TENNESSEE accelerators attract interest from startups nationally and internationally, but after graduating from an accelerator those imported companies too often return home or go elsewhere.
Potential example: Coursicle Inc. offers a college class search and scheduling tool with alert-notification and booksales functionality.
The startup is led by North Carolina-based co-founders who were recently admitted to the Memphis-based UpStart accelerator program for women-led ventures. UpStart provided Coursicle $43,750 in equity investment.
Upstart is operated by StartCo, an affiliate of Memphis' EPIcenter accelerator hub, which is partly funded by the state.
Another actor that's keeping an eye on statewide startup retention is Launch Tennessee, the arm of Tennessee Economic and Community Development (ECD) that is tasked with stepping-up the state's technology-driven economic development.
If Tennesseans are increase their odds of keeping the brightest arrivals in Tennessee, they'll need to know what they're dealing with.
With all that in mind and with the Upstart cohort just beginning its rite of passage, today we checked-in with Coursicle Co-Founders Tara Aida and Joe Puccio, both age 21.
They are a pair of North Carolinians who have been a couple since meeting at a summer science and math camp in high school, and on through their recent college years at, respectively, Harvard University and the University of North Carolina at Chapel Hill.
Tara is wrapping-up her degree work in Math and Physics, and Joe recently completed his bachelor's in Math and Computer Science. Joe is already on-site in Memphis and Tara, who's been working remotely since the accelerator program began May 2, will arrive Memphis in early June, for the first time.
Coursicle's showcase appearance is set for Aug. 11, during an EPIcenter gathering.
The co-founders affirmed that while circumstances suggest that a return to North Carolina might seem more likely, they aim to remain open-minded about where's best to plant their flag.
They were also very clear that while they had applied to "a bunch" of accelerators, they ultimately pursued Memphis because they were looking for the best they could find.
Their instincts were proven right, they said, when they connected with StartCo Managing Director Mara Lewis, and loved what she had to say, as well as her background: Lewis previously served in two education-related startups. She was co-founder of FAQtv, a college P2P tutoring network; and, she drove marketing for University Pipeline, a college peer-marketing company.
Easing into their summer accelerator trial, Tara said they will spend much of their energy this summer experimenting with three different business models among different student communities. Their hope is to minimize student payments for Coursicle access, while validating and monetizing significant product/service channel-partner opportunities.
While still undergrads a few years ago, Tara and Joe began searching for a tech solution to help themselves and other students track and schedule important class-registration opportunities, a process that is traditionally fraught with angst and anxiety.
Both founders have software development and related tech skills. They say she's a bit more into front-end UX programming and he's more about the backend.
So, when they did not find a suitable existing solution, they decided to build their own: They created Coursicle predecessor Class Checker LLC in North Carolina, and launched their product free into the UNC-CH student community.

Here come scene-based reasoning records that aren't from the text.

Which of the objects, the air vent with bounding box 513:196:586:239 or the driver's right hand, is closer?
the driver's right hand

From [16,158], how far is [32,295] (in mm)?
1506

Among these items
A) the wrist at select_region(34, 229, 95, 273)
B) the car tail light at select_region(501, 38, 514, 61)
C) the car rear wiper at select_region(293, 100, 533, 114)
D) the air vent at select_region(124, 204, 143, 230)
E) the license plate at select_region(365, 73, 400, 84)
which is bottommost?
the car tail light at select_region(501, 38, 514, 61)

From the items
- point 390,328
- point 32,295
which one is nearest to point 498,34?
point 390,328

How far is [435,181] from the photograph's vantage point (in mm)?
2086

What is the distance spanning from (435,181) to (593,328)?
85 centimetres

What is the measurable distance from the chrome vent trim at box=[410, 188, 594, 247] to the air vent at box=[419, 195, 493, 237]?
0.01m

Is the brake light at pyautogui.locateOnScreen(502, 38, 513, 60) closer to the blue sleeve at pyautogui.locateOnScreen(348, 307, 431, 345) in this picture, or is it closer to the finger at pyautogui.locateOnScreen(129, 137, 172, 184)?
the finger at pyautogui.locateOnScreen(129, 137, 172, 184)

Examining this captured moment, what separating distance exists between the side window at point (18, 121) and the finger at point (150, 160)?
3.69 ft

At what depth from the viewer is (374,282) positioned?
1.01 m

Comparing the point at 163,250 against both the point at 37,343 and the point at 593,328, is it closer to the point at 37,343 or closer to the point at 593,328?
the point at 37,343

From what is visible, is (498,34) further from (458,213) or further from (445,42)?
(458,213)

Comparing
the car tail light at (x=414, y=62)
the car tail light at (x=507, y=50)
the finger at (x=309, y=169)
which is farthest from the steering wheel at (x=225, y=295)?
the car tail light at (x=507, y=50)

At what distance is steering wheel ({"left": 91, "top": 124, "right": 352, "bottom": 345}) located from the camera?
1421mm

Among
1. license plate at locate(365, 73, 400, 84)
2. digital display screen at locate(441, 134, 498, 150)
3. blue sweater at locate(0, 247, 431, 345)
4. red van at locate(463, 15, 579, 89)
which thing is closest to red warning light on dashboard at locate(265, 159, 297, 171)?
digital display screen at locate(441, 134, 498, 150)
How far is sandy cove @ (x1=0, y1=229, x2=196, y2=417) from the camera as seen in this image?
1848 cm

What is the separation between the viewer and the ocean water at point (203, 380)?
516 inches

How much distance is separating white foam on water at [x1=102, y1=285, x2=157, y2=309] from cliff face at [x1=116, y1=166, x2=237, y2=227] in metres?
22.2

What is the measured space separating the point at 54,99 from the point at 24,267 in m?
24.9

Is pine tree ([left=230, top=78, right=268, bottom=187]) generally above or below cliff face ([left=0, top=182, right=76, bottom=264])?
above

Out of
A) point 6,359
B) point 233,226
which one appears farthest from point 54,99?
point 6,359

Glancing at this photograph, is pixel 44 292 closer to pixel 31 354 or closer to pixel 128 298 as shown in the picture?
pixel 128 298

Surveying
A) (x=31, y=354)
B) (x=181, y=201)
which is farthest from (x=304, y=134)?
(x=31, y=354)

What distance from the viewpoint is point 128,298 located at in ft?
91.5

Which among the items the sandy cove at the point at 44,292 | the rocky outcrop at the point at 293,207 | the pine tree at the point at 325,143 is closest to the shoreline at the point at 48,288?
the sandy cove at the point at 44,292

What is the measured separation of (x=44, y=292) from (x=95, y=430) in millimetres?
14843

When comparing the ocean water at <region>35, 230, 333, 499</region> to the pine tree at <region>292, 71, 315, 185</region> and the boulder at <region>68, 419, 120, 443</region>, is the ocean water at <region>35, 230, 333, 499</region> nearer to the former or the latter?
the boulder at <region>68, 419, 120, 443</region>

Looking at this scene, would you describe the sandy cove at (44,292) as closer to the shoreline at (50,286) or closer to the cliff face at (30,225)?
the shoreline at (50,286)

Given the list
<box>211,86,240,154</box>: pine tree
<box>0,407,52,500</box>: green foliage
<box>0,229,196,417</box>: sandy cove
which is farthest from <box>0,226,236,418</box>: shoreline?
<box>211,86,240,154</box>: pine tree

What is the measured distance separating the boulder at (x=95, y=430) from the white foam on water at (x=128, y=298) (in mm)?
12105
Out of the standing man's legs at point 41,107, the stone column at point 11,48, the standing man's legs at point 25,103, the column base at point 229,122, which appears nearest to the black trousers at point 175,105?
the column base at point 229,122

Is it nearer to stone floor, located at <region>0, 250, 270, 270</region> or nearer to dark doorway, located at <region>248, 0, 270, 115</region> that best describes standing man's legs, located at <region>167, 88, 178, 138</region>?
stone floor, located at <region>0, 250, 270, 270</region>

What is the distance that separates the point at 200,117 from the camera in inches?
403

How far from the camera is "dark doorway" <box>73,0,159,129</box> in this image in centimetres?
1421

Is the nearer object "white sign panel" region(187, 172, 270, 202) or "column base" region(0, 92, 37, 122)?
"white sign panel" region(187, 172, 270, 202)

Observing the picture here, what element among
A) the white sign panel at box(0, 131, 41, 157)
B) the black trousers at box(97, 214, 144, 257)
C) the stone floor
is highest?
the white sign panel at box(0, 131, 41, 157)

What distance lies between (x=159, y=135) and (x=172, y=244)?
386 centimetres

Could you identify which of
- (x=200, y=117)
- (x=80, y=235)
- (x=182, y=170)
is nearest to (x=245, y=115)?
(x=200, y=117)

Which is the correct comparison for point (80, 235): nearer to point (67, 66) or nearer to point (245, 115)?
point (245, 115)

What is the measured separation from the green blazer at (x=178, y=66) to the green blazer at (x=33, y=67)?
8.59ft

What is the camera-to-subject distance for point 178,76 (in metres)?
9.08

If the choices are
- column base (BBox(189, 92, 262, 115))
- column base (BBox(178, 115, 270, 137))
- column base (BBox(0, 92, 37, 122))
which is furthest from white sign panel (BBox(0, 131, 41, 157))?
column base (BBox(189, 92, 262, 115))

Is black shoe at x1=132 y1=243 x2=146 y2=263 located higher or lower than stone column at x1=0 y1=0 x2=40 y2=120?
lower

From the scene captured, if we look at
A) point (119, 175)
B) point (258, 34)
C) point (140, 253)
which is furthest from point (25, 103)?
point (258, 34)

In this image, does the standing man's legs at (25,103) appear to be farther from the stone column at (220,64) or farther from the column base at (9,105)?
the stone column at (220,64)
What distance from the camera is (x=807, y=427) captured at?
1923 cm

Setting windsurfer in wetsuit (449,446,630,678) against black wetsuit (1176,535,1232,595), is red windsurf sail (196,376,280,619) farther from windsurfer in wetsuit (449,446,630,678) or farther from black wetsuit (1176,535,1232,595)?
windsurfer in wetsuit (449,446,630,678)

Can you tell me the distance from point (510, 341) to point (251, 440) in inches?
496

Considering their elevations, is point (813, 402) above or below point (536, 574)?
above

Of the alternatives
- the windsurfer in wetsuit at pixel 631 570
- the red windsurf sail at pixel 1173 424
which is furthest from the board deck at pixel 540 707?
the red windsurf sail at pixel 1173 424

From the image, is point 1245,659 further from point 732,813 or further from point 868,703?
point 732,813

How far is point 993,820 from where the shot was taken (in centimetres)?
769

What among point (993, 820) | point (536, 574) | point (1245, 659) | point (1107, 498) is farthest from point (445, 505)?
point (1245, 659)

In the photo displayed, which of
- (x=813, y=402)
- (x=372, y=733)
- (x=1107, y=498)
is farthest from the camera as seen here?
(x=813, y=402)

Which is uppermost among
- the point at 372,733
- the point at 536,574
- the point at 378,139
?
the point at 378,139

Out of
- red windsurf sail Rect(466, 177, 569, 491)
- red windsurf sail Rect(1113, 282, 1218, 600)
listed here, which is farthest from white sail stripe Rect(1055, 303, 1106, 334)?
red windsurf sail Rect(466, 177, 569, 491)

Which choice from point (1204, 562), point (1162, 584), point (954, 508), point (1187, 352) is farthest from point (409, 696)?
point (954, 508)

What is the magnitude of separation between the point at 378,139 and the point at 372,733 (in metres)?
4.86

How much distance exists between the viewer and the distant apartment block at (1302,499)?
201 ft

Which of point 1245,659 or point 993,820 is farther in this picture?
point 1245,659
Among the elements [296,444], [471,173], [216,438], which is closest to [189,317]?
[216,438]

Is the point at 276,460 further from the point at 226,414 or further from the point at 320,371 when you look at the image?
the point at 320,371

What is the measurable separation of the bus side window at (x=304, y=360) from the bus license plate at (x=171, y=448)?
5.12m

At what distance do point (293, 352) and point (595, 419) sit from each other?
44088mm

They rapidly attracted thousands of UNC users -- reaching a 50% share of the student body at one point. And, they eventually won administration support for offering the solution as an alternative to the university's existing online scheduling tool.
Tara said word of mouth of Class Checker's impact spread, and they began getting contacts from students and colleges, large and small. That got them thinking more seriously about scaling-up their business.
Tara told Venture Tennessee today that she and Joe know of no competing startup that has notification and other features available via Coursicle.
Joe agreed, but added that sector entrants do include the very mature Blackboard MyEdu.com (Austin), which may have more than 1,000 institutions signed; and, CourseOff.com, a scheduling and social interface offering by indie developer Roman Shtylman of New York.
Asked whether other entrants might knockoff or reverse-engineer Coursicle and then compete head-to-head, Joe said that he believes the only way such a tool could be more highly developed than what is planned for Coursicle might be if, for example, a student wanted to very deeply customize the platform for an individual campus and its culture, which he views as unlikely to result in a scalable solution.
Thus far, he said, he and Tara have found that when other student scheduling initiatives bubble-up, they tend to go flat when the key student graduates. Few students believe they have both sufficient time and technical skills to pull it off, they said.
There may be some genetics at work in this. VTC learned that Joe's father, Phil, works remotely from North Carolina for Nashville-based healthIT startup Medaxion, and Tara's father, Jeff, works in IT for North Carolina's Transportation agency.
One of the founders has a sister who is a rising junior in Computer Science at Columbia University, and she will be doing some work for Coursicle this summer.